Tuesday, 21 August 2012

Economics Courses

Are we doomed? Economics course in CityLit running for 12 weeks, starting Wednesday 19 September, 10 to 12 noon. It’s all about the economic crisis. The causes will be revealed: consumer societies drowning in debt, blinkered economists, an unviable fractional reserve banking system, greed and corruption. The consequences will be examined, misery and the “1%”. And we will confront various theories to discern which one promises plausibly to pull us out of the doldrums. Absolutely no prior knowledge of economics required (but the course is a good introduction to the whole subject). Do enrol. We owe it to ourselves, as voters and taxpayers, to consider what’s happening in our economy.

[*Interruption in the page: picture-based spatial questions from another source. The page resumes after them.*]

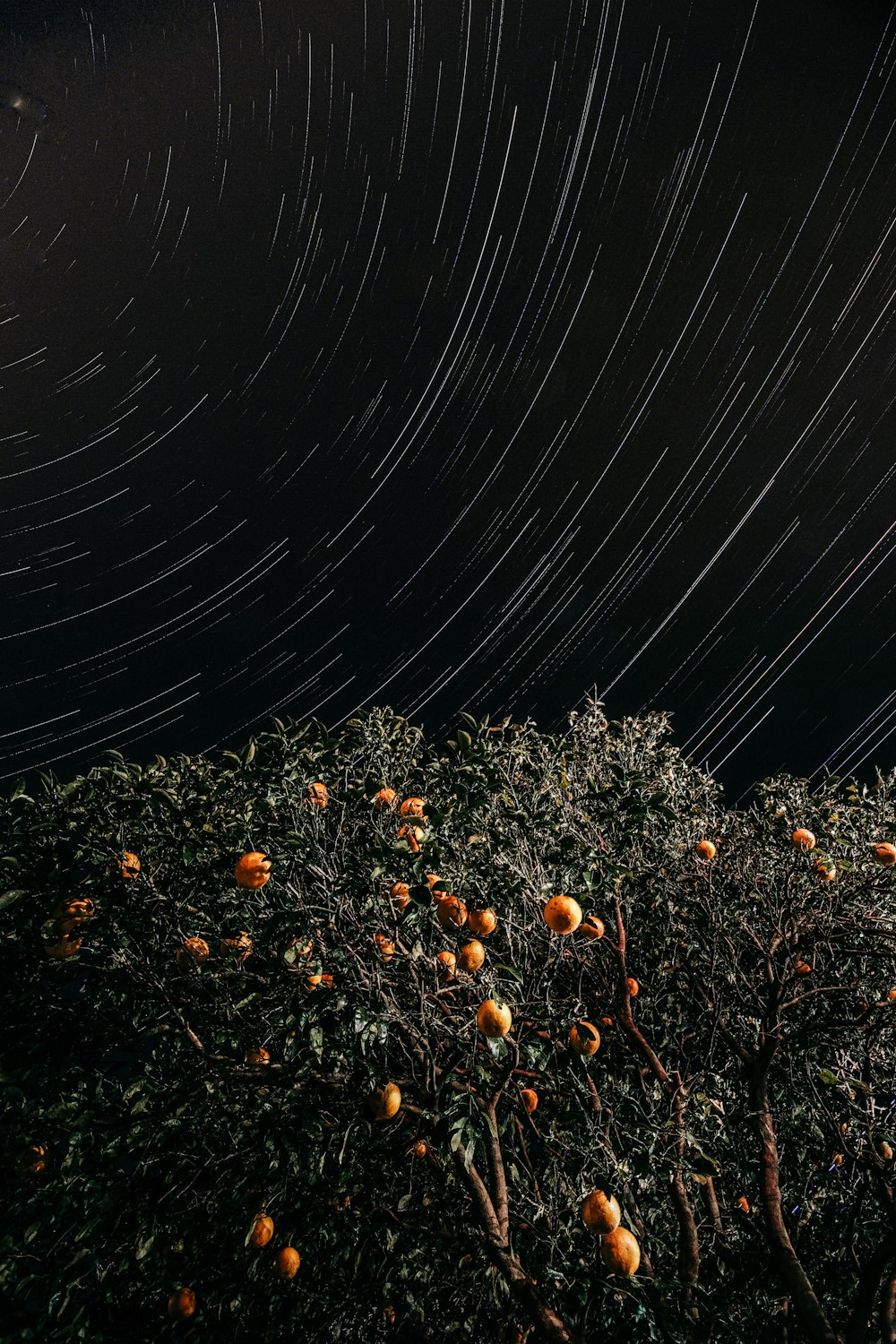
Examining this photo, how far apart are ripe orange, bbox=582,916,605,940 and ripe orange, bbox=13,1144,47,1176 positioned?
285 cm

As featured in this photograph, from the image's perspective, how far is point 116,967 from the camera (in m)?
2.75

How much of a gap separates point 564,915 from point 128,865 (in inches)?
83.5

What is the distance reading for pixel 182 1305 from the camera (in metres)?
2.62

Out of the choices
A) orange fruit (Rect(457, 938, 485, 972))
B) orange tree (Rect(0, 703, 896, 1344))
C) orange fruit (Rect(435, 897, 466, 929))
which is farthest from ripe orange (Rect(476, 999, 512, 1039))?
orange fruit (Rect(435, 897, 466, 929))

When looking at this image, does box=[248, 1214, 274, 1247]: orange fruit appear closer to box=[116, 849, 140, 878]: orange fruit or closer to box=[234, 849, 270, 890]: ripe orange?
box=[234, 849, 270, 890]: ripe orange

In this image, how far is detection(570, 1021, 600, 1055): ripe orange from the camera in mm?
2562

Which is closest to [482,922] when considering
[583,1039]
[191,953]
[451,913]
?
[451,913]

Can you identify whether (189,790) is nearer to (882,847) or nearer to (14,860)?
(14,860)

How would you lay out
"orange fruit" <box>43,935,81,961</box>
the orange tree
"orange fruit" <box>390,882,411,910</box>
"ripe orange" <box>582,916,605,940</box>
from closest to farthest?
the orange tree → "orange fruit" <box>43,935,81,961</box> → "orange fruit" <box>390,882,411,910</box> → "ripe orange" <box>582,916,605,940</box>

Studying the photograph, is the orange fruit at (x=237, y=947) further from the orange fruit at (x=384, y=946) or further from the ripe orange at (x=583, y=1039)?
the ripe orange at (x=583, y=1039)

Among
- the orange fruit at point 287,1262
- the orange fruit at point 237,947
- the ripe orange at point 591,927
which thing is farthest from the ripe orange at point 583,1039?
the orange fruit at point 237,947

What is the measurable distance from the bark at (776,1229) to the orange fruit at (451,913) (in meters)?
2.00

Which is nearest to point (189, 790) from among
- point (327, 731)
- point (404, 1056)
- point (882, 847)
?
point (327, 731)

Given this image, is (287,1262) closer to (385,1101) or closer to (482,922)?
(385,1101)
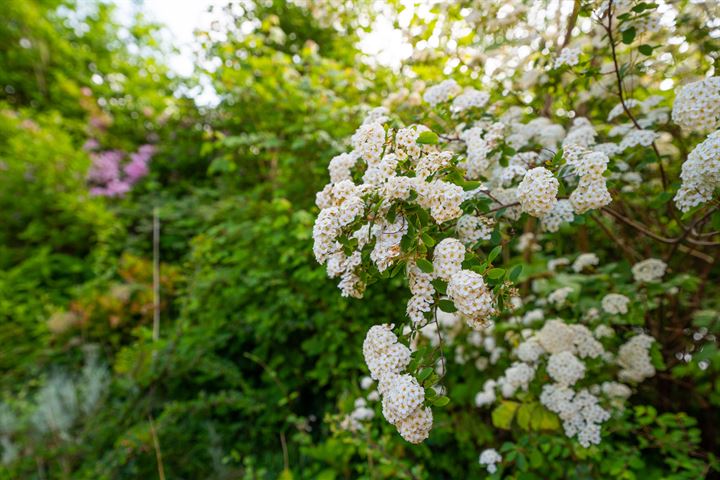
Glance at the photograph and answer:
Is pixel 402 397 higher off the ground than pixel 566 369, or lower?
higher

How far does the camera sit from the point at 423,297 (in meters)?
0.93

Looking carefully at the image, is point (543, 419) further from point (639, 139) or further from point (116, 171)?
point (116, 171)

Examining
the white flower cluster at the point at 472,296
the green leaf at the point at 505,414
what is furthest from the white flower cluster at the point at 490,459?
the white flower cluster at the point at 472,296

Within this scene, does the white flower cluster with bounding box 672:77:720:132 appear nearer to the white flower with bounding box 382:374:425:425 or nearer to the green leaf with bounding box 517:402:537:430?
the white flower with bounding box 382:374:425:425

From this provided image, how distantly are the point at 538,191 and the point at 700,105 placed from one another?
1.53 ft

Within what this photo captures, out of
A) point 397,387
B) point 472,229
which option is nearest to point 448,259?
point 472,229

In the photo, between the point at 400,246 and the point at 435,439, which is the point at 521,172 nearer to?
the point at 400,246

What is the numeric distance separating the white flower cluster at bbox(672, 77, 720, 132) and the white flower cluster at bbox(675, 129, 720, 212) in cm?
11

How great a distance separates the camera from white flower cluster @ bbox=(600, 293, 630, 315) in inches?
58.4

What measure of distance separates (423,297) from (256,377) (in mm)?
2353

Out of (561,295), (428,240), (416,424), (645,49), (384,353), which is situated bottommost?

Two other related courses, at the Mary Ward Centre, Literature & Economics, and History of Economic Thought.

Thursday, 16 August 2012

War, sport and childbirth‏

Amy writes:

What do they have in common? The adrenaline of course.

That many years ago, baby in my arms, I pondered on the circumstances in which a man could experience such overwhelming emotion. I could only think of a dog fight, when the enemy aircraft has been hit and nose-dives. I had not yet seen an Olympics champion. Now I recognize in the tears and the smiles, male and female, the overflow of adrenaline and the unique thought: 'I have done it'. The 'it' not being so much properly defined (I am alive. I am the best in the world. I have produced a perfect baby) as a vague 'I have done what my adrenaline wanted me to do' We can reason all we want after but there is as little room for reasoning during the contest as for analysis during a dream. And this is good. Let us give our no doubt remarkable intelligence a little rest now and then.

About violence: childbirth is as violent, for the baby as well as the mother, as a dog fight. About the reward: the female Olympic champions smiled at their medal the same way as a mother at her baby. ( I would rather have a baby though it will already have lost some of its shine after the first night).

I feel I have to declare my interests in sport: null. Hence the lamentable state of my muscles, hence my difficulties in walking, hence my numerous absences from the cafe philo, hence my brooding at home, hence my numerous contributions to the blog. Which, by the way, is sadly neglected by all of you.